TEXT PASSAGE:
A step-by-step guide from a veteran attorney to navigating the process of disputing real estate valuations by local government.
By Jerome Wallach, Esq.
In most jurisdictions, taxpayers may meet with the assessor or assessor's representative to deliberate and possibly resolve issues concerning taxable real estate valuation.
First, contact the assessor's office to request a meeting. Getting past recorded messages may be a challenge in some instances, but talking to a human being is necessary.
During that initial phone call, be prepared to describe the problem and point of the discussion, then ask for a date and time to meet. Be sure to request the meeting in sufficient advance of filing deadlines for any appeal process.
Before the meeting, identify an objective (typically a lower assessment) and a plan to achieve that outcome. Be optimistic, but recognize that the assessor's office may reject the taxpayer's position. During the discussion, be reasonably flexible; passion and anger are seldom persuasive and will detract from an otherwise sound argument.
Fix the facts
There are a number of valid concerns other than overvaluation which, if properly addressed and corrected, can result in significant savings.
The most obvious reason to discuss the property with the assessor is the need to correct a simple mistake on the part of the assessor's office. Computer-generated assessed values are now widely used and accepted. The resulting values are no better than the data fed into the database, so review assessments with an eye on the broad picture.
Pay particular attention to the address and all measurements, which are common sources of error. Be sure the property hasn't been confused with some other property of greater value. If the property is improved, review the records available on the assessor's website to see if the improvements are accurately described and that the land is properly measured. Call any mistake of fact to the assessor's attention.

DATA EXCERPT:

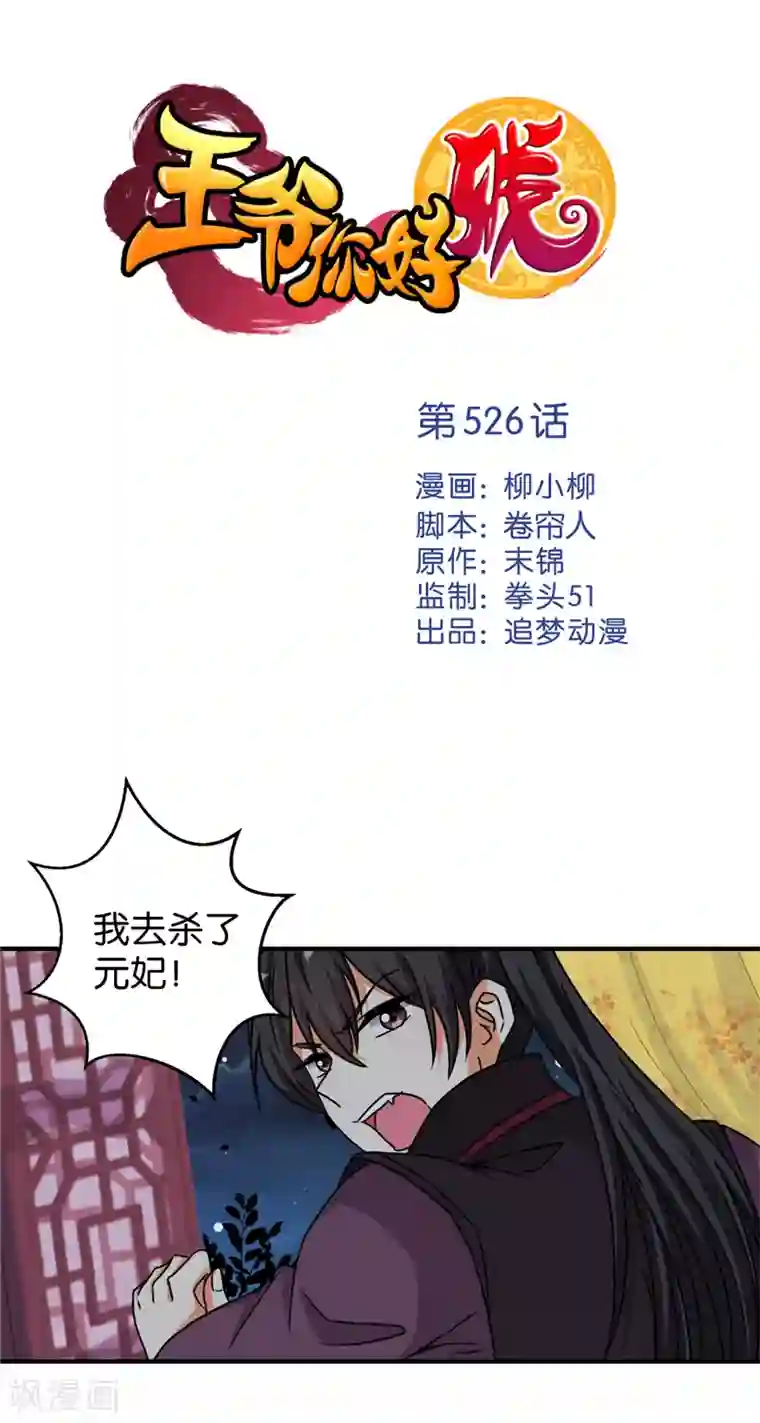 王爷你好贱第526话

TASK TO CARRY OUT:
Resume the guide on disputing real estate tax assessments from the point where it stops.

EXPECTED ANSWER:
Most jurisdictions recognize varying degrees of assessment value depending on property classification. Typical classifications are commercial, residential and agricultural. Each class is assessed at a different percentage of its market value.
Usage is the primary classification determinant. For instance, undeveloped property zoned commercial may be a productive farm, in which case its classification would be agricultural. Point out to the assessor that the property is being farmed and was so used on the tax valuation day. Bring photos and records to establish that farming was the use on value day, and continues to be so.
Make a similar argument in any situation where the assessor classified the property higher than its actual use. Along the lines of classification, some properties are exempt from taxation if used regularly for charitable, religious and educational purposes.
Unless the use is easily recognized and accepted, it is unlikely the assessor's office will alter its opinion in an informal meeting. The meeting is an effort to convince the assessor that the property is overvalued for tax purposes.
Study the concepts
Unless the taxpayer is a valuation expert, it's probable he or she is meeting with someone who knows more about property values than the owner does, or at least believes that to be the case. A fundamental understanding of valuation methods is critical to a meaningful dialogue.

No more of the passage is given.